As noted above, the first RideLondon took place in 2013, as a legacy event following the 2012 Olympics. It took place annually until 2019 but was cancelled in 2020 and 2021 due to the coronavirus pandemic. Since returning, the event has been held in partnership with Essex County Council for the last three editions.
Even before last month’s announcement, the future of the event had already begun to look uncertain, with organisers confirming in June that the popular RideLondon Classique women’s stage race, held at the same time as the mass participation events, had been cancelled for 2025.
(Simon MacMichael)
The race was first held in 2013 as a one-day race before being granted Women’s World Tour status in 2016, the same year that it became the richest women’s race in the world with a total prize fund of €100,000, equalling the now-defunct men’s RideLondon-Surrey Classic.

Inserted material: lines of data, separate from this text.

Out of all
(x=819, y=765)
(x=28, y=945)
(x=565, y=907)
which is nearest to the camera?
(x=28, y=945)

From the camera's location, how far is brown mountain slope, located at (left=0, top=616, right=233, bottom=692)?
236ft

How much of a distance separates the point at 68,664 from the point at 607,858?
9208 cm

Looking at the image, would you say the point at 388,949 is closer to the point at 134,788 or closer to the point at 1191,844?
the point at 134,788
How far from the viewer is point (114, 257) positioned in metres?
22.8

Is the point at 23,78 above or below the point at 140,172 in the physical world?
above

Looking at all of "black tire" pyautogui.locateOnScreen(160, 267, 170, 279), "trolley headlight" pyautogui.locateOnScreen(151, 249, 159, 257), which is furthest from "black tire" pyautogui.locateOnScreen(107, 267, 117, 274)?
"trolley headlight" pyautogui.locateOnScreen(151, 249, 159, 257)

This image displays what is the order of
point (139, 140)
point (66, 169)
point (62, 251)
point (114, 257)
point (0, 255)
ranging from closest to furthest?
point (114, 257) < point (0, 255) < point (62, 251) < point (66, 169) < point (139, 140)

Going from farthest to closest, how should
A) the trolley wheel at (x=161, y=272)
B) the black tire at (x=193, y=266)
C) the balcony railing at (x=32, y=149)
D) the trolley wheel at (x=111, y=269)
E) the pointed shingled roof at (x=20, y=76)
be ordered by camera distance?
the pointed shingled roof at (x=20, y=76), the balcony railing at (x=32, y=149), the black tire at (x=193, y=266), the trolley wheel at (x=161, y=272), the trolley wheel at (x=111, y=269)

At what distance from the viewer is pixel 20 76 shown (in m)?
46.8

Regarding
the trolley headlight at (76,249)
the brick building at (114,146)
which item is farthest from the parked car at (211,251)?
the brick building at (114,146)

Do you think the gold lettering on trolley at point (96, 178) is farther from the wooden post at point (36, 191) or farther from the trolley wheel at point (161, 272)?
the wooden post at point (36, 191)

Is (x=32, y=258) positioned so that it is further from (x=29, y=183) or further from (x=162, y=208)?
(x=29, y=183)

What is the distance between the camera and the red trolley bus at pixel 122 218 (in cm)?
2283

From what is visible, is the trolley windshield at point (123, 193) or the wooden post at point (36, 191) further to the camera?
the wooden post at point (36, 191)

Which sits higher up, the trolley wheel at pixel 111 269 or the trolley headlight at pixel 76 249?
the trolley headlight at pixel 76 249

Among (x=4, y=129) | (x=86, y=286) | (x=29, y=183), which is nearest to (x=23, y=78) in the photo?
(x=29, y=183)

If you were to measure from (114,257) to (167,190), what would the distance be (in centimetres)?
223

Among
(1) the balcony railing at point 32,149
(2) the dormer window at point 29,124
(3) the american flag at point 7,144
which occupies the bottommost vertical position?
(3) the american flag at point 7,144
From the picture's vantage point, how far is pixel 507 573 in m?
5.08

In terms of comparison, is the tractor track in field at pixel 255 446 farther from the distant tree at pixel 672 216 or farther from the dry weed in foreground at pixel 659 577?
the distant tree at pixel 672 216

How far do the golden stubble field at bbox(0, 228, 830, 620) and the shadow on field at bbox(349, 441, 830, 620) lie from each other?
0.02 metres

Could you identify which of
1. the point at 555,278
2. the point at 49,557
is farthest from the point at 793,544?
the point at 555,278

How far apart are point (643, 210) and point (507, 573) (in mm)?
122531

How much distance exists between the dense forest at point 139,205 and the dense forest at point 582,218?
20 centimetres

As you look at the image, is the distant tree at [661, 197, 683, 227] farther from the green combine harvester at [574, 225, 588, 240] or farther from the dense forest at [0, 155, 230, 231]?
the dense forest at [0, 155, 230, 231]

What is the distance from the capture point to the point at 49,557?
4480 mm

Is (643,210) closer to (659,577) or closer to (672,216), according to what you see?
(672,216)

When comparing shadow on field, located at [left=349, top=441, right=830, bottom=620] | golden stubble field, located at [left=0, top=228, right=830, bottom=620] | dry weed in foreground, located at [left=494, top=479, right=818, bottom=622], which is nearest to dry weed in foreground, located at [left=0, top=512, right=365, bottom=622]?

The cancellation came amidst a bizarre mix-up between the organisers and the UCI, as the pro cycling's governing body unveiled its 2025 calendar for both the men’s and women’s World Tours and with it the news that the RideLondon Classique had been shunted from its traditional slot in the last full weekend of May to the following weekend, in order to provide space for the trio of Spanish stage races – the Vuelta Femenina, Itzulia, and the Vuelta a Burgos – that take up most of the month.
That date change – which London Marathon Events claims was made “unilaterally” and without consultation by the UCI – forced the race into an unexpected hiatus due to the protracted and complicated nature of planning events in London, a process borne out by the email exchanges that precipitated RideLondon-Essex’s own demise for 2025, at least.